= Exercise details =
Output everything from the line that contains "Among all options in" down to the end of the items below, exactly as it appears, but leave out the pictures.

= Data section =
* START *

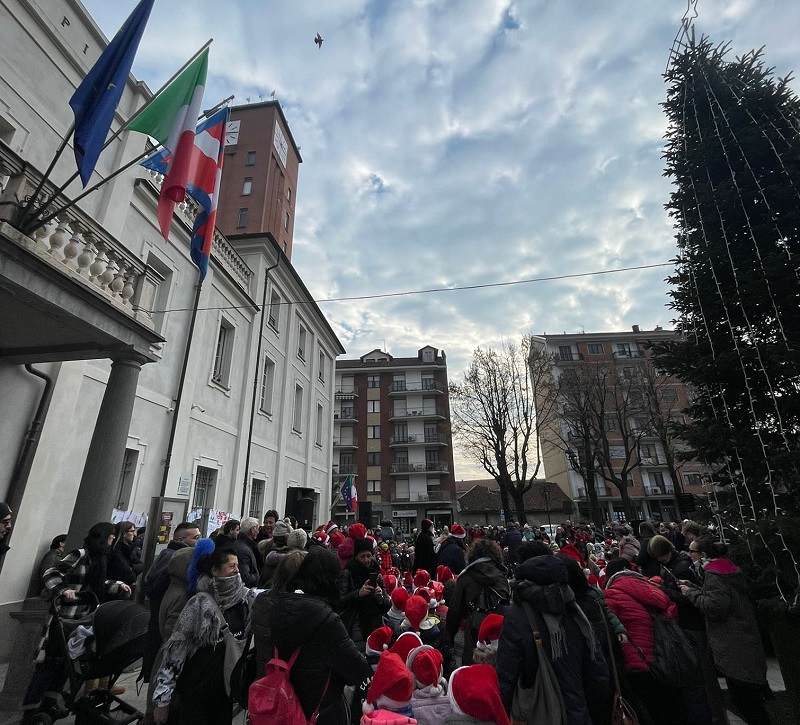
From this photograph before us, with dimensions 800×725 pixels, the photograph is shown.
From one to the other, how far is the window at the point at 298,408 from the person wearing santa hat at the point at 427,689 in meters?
17.7

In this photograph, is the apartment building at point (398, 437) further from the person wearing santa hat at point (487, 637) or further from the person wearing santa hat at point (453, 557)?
the person wearing santa hat at point (487, 637)

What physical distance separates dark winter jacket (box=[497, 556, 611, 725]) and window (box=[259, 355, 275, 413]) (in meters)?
14.5

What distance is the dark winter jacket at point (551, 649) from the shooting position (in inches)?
98.3

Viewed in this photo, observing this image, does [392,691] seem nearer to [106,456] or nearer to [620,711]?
[620,711]

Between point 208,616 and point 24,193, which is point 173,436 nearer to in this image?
point 24,193

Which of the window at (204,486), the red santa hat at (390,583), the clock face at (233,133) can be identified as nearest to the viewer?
the red santa hat at (390,583)

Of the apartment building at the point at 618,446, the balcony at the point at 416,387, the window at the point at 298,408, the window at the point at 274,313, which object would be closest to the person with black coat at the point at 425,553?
the window at the point at 274,313

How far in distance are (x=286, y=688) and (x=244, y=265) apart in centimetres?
1489

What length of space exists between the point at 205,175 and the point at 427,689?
25.5ft

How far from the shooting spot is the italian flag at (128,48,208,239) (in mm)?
6234

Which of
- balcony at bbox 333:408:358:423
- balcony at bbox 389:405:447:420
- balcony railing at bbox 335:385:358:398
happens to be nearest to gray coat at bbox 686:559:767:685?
balcony at bbox 389:405:447:420

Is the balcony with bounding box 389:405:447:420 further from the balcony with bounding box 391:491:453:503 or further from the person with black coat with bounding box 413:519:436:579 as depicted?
the person with black coat with bounding box 413:519:436:579

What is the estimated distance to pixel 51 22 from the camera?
7.64 meters

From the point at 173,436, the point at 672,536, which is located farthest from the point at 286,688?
the point at 672,536
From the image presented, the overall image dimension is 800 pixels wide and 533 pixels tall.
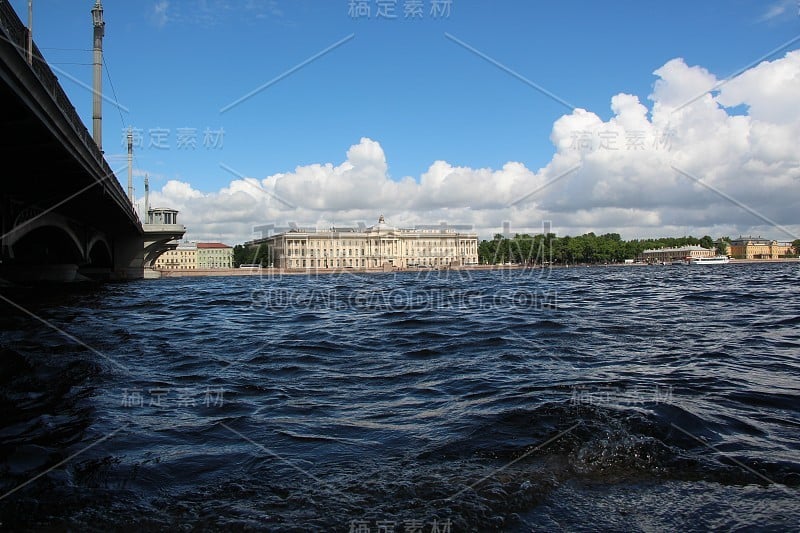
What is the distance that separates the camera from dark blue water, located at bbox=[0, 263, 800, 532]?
136 inches

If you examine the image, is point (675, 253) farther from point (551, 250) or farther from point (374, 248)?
point (374, 248)

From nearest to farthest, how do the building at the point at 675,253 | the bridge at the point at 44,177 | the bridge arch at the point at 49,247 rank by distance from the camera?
the bridge at the point at 44,177, the bridge arch at the point at 49,247, the building at the point at 675,253

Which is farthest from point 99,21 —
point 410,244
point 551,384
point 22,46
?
point 410,244

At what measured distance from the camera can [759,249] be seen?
182 meters

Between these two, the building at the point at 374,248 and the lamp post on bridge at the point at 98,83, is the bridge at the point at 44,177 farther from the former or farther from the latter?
the building at the point at 374,248

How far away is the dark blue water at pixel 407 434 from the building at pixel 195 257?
6162 inches

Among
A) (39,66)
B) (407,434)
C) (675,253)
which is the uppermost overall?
(39,66)

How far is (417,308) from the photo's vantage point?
674 inches

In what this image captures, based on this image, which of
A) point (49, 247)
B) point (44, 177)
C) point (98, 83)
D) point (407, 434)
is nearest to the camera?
point (407, 434)

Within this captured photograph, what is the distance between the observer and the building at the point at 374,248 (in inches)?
5418

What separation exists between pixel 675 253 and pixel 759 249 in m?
26.4

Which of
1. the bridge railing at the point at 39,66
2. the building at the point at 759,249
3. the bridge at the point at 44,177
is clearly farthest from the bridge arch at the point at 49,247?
the building at the point at 759,249

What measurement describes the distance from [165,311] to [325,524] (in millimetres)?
16438

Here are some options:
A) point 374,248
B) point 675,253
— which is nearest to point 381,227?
point 374,248
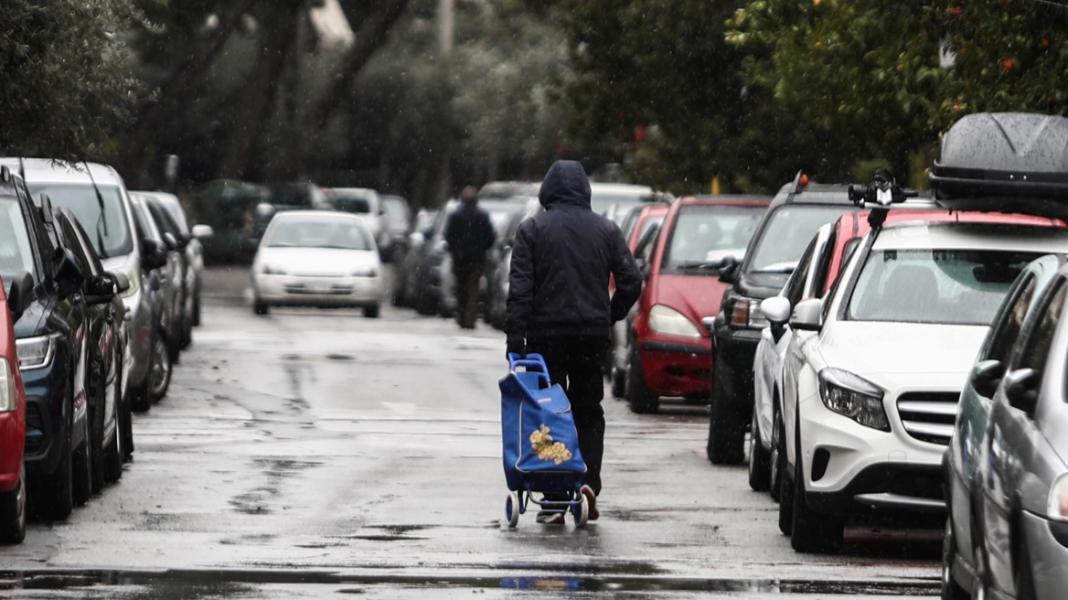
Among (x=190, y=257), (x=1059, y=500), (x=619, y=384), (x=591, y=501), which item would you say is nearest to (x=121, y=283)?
(x=591, y=501)

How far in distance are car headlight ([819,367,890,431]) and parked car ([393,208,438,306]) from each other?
1052 inches

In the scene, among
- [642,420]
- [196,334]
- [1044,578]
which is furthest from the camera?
[196,334]

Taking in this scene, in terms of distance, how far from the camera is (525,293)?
1249 centimetres

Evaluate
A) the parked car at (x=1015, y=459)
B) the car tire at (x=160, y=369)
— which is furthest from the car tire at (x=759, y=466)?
the car tire at (x=160, y=369)

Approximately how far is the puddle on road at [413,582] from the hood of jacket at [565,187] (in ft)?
9.50

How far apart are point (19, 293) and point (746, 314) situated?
5.97 m

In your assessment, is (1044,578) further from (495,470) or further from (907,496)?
(495,470)

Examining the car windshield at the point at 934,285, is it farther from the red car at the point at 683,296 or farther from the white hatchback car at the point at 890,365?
the red car at the point at 683,296

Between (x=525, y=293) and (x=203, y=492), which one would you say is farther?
(x=203, y=492)

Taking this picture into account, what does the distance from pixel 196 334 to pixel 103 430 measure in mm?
16391

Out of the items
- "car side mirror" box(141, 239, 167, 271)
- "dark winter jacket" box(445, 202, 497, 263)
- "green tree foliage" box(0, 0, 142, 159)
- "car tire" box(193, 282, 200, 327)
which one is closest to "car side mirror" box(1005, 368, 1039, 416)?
"green tree foliage" box(0, 0, 142, 159)

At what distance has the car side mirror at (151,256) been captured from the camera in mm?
18906

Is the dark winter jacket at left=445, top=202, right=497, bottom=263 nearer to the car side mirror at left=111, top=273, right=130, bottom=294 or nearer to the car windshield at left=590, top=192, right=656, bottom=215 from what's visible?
the car windshield at left=590, top=192, right=656, bottom=215

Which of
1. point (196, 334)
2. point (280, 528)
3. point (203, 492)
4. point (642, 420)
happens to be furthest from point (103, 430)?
point (196, 334)
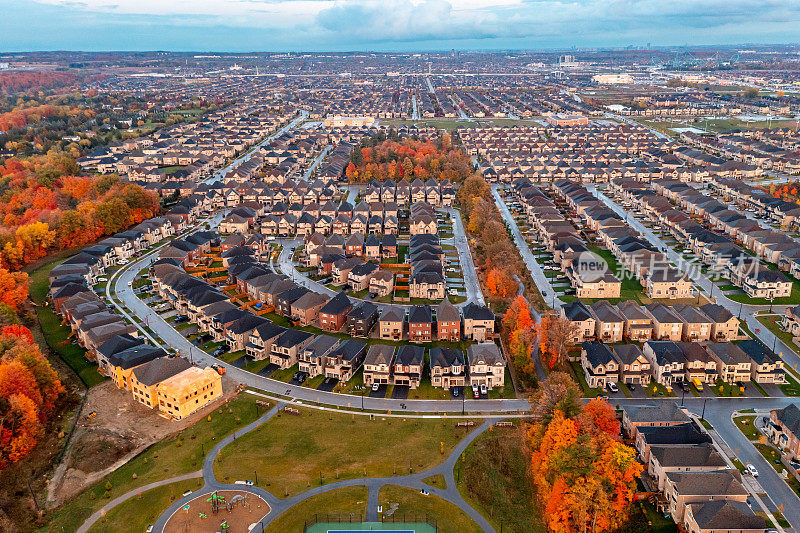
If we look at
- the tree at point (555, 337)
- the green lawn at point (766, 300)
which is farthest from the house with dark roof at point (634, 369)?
the green lawn at point (766, 300)

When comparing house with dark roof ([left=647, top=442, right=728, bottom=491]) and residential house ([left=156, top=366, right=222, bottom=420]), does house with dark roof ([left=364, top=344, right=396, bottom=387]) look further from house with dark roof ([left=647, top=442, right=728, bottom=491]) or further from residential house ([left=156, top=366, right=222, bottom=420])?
house with dark roof ([left=647, top=442, right=728, bottom=491])

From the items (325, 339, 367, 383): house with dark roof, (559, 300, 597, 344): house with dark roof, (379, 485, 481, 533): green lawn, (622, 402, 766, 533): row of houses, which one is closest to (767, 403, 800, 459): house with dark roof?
(622, 402, 766, 533): row of houses

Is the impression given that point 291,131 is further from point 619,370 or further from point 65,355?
point 619,370

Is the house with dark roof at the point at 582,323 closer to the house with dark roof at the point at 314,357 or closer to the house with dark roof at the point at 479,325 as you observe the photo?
the house with dark roof at the point at 479,325

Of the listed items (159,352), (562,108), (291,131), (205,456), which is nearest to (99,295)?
(159,352)

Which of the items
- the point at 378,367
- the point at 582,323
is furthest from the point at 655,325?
the point at 378,367

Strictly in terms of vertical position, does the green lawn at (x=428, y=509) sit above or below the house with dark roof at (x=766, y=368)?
below

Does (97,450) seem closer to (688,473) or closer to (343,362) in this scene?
(343,362)
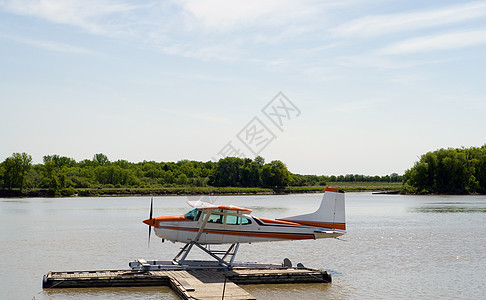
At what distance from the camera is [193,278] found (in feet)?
34.6

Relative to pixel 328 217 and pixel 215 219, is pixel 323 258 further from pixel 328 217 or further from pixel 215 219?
pixel 215 219

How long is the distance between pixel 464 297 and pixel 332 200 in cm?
361

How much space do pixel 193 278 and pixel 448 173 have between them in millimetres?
71784

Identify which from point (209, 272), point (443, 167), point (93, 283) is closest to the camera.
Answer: point (93, 283)

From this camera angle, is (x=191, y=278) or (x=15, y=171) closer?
(x=191, y=278)

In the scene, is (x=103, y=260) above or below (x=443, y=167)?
below

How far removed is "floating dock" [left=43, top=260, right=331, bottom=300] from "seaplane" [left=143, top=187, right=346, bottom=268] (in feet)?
1.90

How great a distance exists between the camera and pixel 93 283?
33.4 feet

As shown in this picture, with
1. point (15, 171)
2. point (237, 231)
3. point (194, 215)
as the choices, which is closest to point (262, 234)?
point (237, 231)

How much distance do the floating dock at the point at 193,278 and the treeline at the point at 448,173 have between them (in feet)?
Answer: 226

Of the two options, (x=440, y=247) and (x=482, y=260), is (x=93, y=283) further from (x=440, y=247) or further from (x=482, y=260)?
(x=440, y=247)

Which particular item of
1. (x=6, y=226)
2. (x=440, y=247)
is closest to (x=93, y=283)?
(x=440, y=247)

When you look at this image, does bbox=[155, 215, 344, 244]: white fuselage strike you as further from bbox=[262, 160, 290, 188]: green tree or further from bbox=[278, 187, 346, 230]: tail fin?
bbox=[262, 160, 290, 188]: green tree

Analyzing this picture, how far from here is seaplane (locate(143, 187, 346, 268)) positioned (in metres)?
A: 11.7
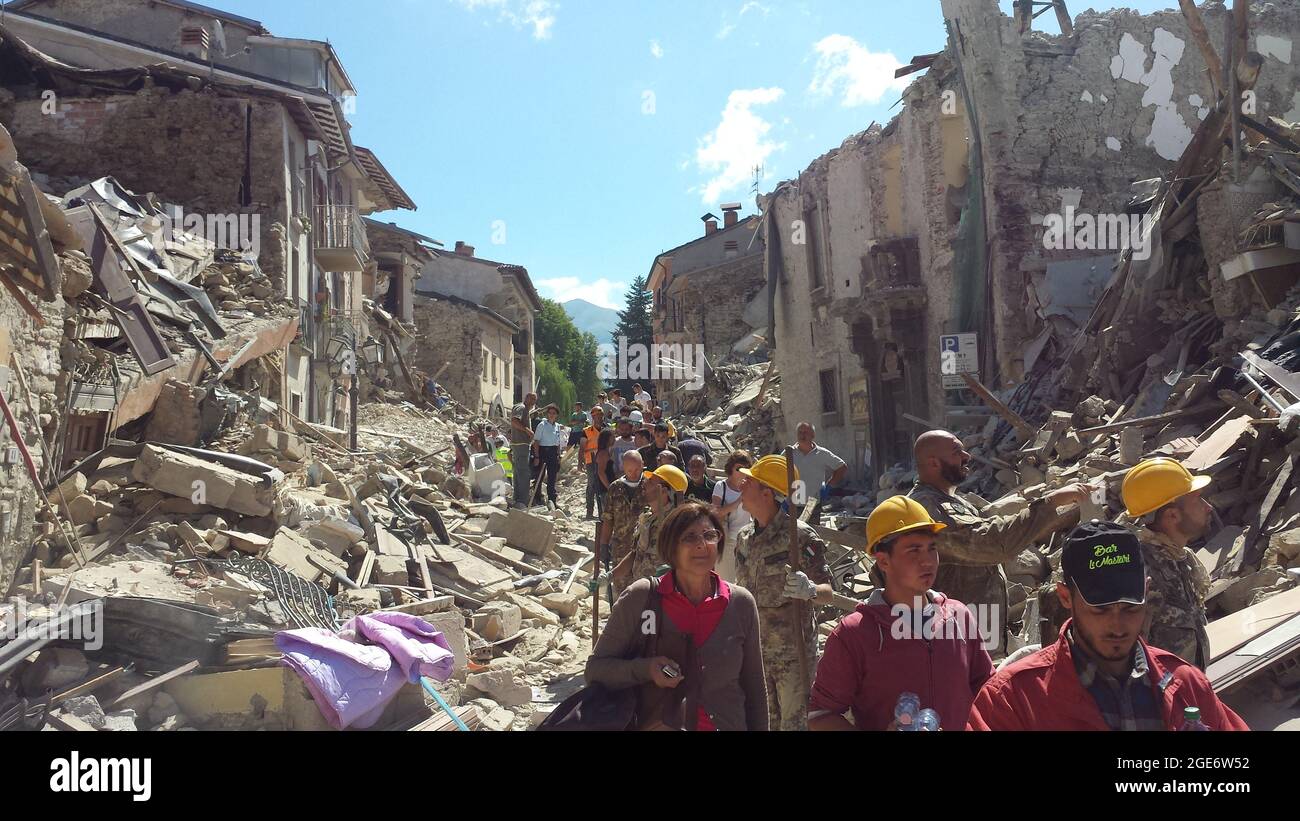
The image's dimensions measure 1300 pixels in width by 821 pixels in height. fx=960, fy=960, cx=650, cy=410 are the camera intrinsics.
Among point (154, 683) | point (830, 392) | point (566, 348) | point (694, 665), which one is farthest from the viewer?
point (566, 348)

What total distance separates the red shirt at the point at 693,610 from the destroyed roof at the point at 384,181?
2368 centimetres

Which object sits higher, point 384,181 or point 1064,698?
point 384,181

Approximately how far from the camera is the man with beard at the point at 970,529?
13.0 feet

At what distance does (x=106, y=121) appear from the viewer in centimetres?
1856

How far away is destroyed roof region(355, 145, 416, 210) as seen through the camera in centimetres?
2516

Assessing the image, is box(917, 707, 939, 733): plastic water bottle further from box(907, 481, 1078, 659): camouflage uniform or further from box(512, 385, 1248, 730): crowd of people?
box(907, 481, 1078, 659): camouflage uniform

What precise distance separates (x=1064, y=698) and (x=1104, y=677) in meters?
0.13

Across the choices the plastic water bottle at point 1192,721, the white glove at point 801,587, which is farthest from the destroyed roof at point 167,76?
the plastic water bottle at point 1192,721

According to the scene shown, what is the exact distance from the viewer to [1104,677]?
8.43ft

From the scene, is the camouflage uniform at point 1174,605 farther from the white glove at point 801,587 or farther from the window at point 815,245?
the window at point 815,245

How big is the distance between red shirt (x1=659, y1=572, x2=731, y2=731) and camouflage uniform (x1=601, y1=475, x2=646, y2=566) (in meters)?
3.69

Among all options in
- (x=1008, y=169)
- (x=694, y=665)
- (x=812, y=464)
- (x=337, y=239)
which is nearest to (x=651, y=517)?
(x=812, y=464)

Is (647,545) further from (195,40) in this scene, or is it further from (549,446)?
(195,40)

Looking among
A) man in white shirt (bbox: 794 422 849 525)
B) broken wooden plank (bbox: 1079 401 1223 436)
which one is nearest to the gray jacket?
man in white shirt (bbox: 794 422 849 525)
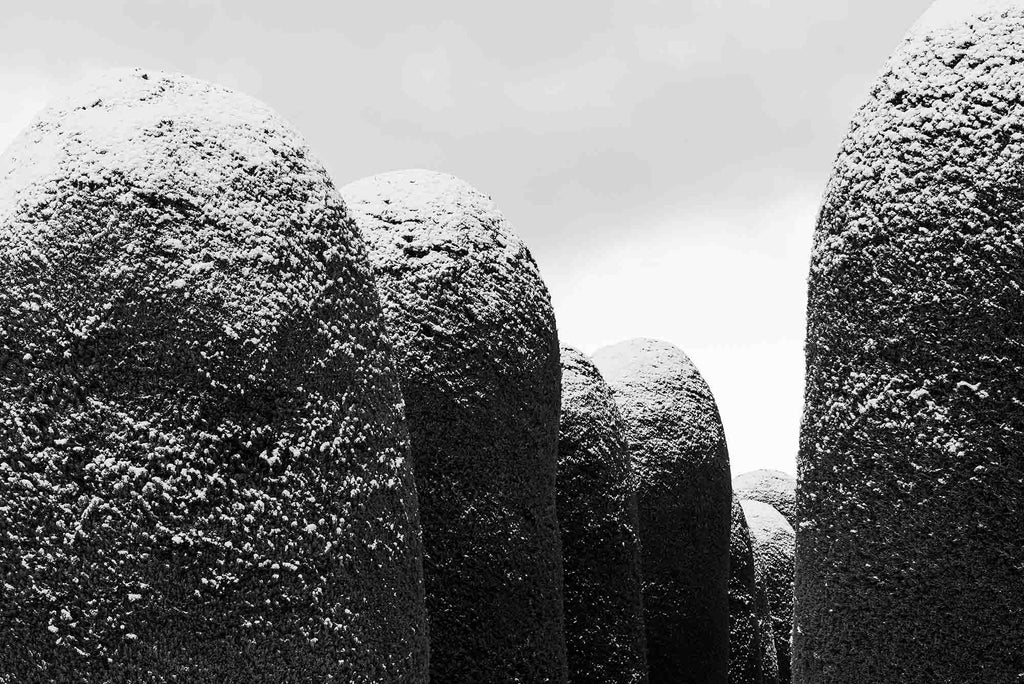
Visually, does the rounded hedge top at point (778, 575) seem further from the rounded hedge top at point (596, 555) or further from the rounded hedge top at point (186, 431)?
the rounded hedge top at point (186, 431)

* END *

= Written solution =
Among all options in
- (x=1008, y=169)
- (x=694, y=665)
- (x=812, y=464)
- (x=337, y=239)
which is nearest to (x=651, y=517)?
(x=812, y=464)

Is (647,545) further from (195,40) in this scene, or is it further from (549,446)?
(195,40)

Looking among
A) man in white shirt (bbox: 794 422 849 525)
B) broken wooden plank (bbox: 1079 401 1223 436)
which one is nearest to the gray jacket?
man in white shirt (bbox: 794 422 849 525)
Visually, does the rounded hedge top at point (778, 575) seem further from the rounded hedge top at point (596, 555) or further from the rounded hedge top at point (186, 431)?
the rounded hedge top at point (186, 431)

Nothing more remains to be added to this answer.